On the front face of the mechanism, there is a fixed ring dial representing the ecliptic, the twelve zodiacal signs marked off with equal 30-degree sectors. Outside that dial is another ring which is rotatable, marked off with the months and days of the Sothic Egyptian calendar, twelve months of 30 days plus five intercalary days.
The months are marked with the Egyptian names for the months transcribed into the Greek alphabet. The first task, then, is to rotate the Egyptian calendar ring to match the current zodiac points. The Egyptian calendar ignored leap days, so it advanced through a full zodiac sign in about 120 years.
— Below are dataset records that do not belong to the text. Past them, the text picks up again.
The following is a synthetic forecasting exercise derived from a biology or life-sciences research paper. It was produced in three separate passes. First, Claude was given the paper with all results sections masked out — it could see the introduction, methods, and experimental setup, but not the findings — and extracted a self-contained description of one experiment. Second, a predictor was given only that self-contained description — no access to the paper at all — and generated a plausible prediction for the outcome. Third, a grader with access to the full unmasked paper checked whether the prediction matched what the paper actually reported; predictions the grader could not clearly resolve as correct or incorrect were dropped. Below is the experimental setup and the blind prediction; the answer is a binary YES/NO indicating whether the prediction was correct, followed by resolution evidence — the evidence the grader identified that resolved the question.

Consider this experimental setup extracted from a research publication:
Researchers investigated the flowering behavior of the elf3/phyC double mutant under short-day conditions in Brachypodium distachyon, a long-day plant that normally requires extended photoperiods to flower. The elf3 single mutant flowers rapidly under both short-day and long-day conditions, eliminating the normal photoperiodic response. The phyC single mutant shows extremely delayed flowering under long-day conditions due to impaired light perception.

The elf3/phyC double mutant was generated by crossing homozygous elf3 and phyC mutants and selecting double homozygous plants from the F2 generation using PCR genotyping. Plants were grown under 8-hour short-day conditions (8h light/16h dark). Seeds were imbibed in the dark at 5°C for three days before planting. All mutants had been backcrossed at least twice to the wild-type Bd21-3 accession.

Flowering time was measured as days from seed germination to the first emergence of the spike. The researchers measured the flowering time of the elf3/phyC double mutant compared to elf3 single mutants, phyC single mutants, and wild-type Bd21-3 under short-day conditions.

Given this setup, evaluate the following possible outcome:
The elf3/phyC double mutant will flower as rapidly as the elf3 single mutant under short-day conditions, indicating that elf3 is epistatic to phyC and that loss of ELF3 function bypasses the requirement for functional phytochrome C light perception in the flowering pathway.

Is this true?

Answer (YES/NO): YES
The mechanism was operated by turning a small hand crank (now lost) which was linked via a crown gear to the largest gear, the four-spoked gear visible on the front of the fragment.
This moved the date pointer on the front dial, which would be set to the correct Egyptian calendar day. The year is not selectable, so it is necessary to know the year currently set, or by looking up the cycles indicated by the various calendar cycle indicators on the back in the Babylonian ephemeris tables for the day of the year currently set, since most of the calendar cycles are not synchronous with the year. The crank moves the date pointer about 78 days per full rotation, so hitting a particular day on the dial would be easily possible if the mechanism were in good working condition.
The action of turning the hand crank would also cause all interlocked gears within the mechanism to rotate, resulting in the simultaneous calculation of the position of the Sun and Moon, the moon phase, eclipse, and calendar cycles, and perhaps the locations of planets.
What could the Antikythera Mechanism do?
- Predicted the hour, month, and day of an eclipse, accounting for leap years
- It predicted the positions of the Sun and moon against the Zodiak
- It had a black and white stone that displayed the moon phase on a certain date
- It showed the astronomical positions of Mercury, Venus, Mars Jupiter, and Saturn
- It told the Greeks exactly when to start the Olympiad games, a 4-year time span that began on the full moon closest to the summer solstice
- The Hellenistic period spans the period of Mediterranean history between the death of Alexander the Great in 323 BC and the emergence of the Roman Empire, as signified by the Battle of Actium in 31 BC and the conquest of Ptolemaic Egypt the following year.
- Hipparchus of Rhodes was a Greek astronomer, geographer, and mathematician. He is considered the founder of trigonometry but is most famous for his incidental discovery of the precession of the equinoxes. He is known to have been a working astronomer between 162 and 127 BC. Hipparchus is considered the greatest ancient astronomical observer and, by some, the greatest overall astronomer of antiquity. He was the first whose quantitative and accurate models for the motion of the Sun and Moon survive.
- Babylonian ephemeris tables, in astronomy and celestial navigation, an ephemeris is a book with tables that gives the trajectory of naturally occurring astronomical objects as well as artificial satellites in the sky, i.e., the position (and possibly velocity) over time.